Harnessing CRISPR-Cas9 immunity for genetic engineering

Abstract

CRISPR-Cas encodes an adaptive immune system that defends prokaryotes against infectious viruses and plasmids. Immunity is mediated by Cas nucleases, which use small RNA guides (the crRNAs) to specify a cleavage site within the genome of invading nucleic acids. In type II CRISPR-Cas systems, the DNA-cleaving activity is performed by a single enzyme Cas9 guided by an RNA duplex. Using synthetic single RNA guides, Cas9 can be reprogrammed to create specific double-stranded DNA breaks in the genomes of a variety of organisms, ranging from human cells to bacteria, and thus constitutes a powerful tool for genetic engineering. Here we describe recent advancements in our understanding of type II CRISPR-Cas immunity and how these studies led to revolutionary genome editing applications.

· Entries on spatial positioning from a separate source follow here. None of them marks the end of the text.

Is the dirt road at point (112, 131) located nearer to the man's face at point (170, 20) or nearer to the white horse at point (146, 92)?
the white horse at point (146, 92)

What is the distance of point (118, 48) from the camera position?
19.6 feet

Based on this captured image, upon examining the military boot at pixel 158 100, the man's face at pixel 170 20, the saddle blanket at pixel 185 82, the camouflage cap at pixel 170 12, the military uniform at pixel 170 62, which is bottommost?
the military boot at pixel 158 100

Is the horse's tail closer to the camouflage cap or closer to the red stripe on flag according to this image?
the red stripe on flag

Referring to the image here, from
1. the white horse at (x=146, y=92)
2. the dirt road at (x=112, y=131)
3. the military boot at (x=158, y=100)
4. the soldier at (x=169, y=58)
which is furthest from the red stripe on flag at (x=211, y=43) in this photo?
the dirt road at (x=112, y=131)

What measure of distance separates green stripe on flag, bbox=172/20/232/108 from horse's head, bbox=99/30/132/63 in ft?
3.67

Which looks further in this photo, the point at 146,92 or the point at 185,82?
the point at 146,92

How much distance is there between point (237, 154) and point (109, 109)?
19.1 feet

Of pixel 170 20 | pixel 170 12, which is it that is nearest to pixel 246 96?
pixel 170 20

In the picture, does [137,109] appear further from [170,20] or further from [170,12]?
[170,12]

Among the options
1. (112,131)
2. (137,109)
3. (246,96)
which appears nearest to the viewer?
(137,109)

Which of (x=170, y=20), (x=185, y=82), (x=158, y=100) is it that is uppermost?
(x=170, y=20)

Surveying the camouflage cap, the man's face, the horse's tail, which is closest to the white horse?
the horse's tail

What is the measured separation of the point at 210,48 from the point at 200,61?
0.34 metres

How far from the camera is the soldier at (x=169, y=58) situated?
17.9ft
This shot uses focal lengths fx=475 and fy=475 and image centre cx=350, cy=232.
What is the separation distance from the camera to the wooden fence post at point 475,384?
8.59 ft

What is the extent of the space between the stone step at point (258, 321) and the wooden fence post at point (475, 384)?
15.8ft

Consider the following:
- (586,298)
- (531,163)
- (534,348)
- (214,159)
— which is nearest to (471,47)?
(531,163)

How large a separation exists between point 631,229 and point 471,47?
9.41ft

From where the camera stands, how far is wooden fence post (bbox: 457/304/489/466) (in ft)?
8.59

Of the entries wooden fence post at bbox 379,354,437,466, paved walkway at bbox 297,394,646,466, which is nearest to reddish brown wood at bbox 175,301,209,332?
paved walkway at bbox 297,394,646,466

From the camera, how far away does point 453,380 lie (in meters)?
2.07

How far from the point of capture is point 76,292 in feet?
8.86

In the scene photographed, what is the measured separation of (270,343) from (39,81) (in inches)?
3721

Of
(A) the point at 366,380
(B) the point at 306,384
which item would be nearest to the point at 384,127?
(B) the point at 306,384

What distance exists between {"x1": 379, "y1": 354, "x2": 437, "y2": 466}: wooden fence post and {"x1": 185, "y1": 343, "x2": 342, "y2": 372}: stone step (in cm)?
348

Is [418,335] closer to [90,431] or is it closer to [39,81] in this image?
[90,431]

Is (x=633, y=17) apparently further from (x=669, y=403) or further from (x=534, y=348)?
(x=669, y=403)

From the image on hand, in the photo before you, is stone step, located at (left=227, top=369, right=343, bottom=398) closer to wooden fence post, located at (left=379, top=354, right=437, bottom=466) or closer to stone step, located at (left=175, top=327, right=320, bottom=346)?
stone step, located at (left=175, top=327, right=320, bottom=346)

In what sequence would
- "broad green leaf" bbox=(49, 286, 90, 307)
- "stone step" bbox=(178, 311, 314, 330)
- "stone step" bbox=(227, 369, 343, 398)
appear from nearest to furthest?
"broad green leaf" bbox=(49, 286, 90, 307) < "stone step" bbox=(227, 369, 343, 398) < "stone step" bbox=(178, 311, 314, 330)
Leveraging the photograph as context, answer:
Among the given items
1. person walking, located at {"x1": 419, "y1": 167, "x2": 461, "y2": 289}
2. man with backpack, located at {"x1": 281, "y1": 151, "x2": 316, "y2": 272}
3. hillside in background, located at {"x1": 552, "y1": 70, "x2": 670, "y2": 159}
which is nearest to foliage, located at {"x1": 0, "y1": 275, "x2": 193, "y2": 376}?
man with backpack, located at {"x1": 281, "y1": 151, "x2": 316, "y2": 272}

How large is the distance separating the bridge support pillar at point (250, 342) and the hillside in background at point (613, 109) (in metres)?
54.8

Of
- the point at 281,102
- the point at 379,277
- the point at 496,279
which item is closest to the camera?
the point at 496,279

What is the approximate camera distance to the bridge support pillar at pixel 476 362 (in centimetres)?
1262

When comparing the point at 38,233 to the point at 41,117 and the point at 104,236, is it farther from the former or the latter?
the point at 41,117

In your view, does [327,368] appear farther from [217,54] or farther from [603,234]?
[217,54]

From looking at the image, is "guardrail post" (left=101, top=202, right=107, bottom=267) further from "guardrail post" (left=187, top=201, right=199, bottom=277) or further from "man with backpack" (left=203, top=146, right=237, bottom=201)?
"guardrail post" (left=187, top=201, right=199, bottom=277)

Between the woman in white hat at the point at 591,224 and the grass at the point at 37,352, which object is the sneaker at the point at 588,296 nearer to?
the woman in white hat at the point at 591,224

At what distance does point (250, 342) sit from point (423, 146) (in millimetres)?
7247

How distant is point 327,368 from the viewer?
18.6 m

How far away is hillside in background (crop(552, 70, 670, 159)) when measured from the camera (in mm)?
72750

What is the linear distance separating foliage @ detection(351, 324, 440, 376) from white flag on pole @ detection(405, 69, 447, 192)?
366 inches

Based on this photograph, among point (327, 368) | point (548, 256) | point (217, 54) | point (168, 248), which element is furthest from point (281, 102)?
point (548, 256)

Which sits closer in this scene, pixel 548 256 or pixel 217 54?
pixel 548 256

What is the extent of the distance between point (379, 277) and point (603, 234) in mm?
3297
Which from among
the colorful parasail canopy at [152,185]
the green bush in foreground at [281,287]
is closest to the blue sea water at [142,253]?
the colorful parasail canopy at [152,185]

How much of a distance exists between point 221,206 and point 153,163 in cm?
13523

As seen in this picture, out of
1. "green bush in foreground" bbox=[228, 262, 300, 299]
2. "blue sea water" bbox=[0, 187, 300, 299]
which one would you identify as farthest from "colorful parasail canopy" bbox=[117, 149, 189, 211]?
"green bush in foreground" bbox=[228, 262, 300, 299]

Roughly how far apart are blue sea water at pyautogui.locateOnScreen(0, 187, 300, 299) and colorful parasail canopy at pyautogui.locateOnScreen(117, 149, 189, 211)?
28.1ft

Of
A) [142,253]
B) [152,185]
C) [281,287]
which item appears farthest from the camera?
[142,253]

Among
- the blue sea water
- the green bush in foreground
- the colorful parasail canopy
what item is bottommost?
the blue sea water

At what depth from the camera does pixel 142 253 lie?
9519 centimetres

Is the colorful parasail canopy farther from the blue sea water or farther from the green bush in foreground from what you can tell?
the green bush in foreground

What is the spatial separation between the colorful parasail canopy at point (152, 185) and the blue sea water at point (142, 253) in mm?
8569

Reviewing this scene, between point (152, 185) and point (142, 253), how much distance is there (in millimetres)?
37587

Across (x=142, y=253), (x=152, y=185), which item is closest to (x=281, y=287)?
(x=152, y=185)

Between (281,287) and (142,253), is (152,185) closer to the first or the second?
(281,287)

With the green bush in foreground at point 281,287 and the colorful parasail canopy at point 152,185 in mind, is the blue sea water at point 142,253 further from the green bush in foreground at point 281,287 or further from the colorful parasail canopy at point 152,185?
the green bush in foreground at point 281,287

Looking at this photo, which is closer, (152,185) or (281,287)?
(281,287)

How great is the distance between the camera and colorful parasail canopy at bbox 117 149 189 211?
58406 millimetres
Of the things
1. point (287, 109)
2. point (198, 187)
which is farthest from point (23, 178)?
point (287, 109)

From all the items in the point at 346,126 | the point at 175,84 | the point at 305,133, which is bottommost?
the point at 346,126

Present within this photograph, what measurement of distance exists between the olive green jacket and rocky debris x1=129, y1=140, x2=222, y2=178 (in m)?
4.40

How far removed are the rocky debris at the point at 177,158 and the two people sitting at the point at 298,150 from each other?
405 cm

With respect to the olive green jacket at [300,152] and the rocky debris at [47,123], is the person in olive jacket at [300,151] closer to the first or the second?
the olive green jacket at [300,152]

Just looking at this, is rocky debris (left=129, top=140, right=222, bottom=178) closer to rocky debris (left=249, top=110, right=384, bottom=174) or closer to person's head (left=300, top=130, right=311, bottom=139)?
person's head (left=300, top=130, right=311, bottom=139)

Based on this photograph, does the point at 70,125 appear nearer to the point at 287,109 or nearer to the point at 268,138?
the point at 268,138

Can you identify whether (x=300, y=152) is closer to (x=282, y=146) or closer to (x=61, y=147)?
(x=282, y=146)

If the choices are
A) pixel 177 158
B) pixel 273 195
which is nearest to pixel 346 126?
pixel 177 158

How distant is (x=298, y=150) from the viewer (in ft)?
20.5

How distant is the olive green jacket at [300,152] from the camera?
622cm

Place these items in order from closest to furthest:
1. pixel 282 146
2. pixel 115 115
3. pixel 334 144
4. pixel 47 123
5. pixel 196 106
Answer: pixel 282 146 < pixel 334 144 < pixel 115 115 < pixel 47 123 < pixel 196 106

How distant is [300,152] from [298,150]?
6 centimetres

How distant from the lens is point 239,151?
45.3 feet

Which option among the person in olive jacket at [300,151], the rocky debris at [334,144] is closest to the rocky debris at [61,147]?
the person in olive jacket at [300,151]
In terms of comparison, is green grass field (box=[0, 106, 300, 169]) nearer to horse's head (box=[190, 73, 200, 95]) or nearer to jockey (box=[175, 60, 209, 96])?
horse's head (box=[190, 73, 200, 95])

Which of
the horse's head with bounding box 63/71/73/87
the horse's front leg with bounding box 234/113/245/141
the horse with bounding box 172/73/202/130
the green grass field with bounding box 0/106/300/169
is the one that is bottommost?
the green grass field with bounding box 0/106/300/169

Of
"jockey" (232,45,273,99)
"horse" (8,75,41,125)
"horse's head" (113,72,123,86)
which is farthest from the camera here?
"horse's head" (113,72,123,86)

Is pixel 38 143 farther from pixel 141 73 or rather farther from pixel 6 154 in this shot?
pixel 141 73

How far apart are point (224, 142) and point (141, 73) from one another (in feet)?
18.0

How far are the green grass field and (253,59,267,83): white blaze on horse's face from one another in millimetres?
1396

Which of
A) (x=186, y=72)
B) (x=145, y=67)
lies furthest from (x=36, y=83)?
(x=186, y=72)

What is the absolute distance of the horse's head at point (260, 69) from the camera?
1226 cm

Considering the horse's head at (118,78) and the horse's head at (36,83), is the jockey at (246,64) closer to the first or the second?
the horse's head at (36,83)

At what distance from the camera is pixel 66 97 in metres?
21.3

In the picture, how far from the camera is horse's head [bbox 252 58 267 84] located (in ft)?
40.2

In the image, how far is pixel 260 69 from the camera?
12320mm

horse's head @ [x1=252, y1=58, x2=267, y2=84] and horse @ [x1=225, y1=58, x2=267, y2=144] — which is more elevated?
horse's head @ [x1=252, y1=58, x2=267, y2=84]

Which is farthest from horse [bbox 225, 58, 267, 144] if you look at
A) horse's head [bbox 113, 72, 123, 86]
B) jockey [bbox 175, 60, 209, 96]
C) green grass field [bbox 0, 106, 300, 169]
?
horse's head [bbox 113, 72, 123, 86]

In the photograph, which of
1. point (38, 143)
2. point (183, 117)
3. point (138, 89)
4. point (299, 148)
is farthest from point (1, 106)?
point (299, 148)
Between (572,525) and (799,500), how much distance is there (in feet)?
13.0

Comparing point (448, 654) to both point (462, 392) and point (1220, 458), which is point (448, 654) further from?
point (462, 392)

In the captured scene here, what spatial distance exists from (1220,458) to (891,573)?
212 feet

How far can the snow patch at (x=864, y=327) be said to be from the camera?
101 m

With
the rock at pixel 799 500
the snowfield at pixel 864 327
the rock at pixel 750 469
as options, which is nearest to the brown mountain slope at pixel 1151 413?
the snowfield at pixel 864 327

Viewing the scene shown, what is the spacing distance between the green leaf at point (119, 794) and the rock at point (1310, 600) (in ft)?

Figure 1. Cas9-based genetic applications

(A) Wild-type Cas9 loaded with a single guide RNA (sgRNA) generates dsDNA breaks that can be used to introduce target mutations. Chromosomal breaks can be repaired by non-homologous end joining (NHEJ), creating indels that introduce knock-out frameshift mutations. If a sequence homologous to the Cas9 target is provided (the editing template; either linear dsDNA or a short oligonucleotide), the break can be repaired by homologous recombination. In this case, site-specific mutations in the editing template can also be incorporated in the genome. (B) A catalytically dead Cas9 (dCas9, containing mutations in both the RuvC and HNH actives sites) can be used as an RNA-guided DNA binding protein that can repress both transcription initiation when bound to promoter sequences or transcription elongation when bound to the template strand within an open reading frame. Arrows indicate transcription start sites.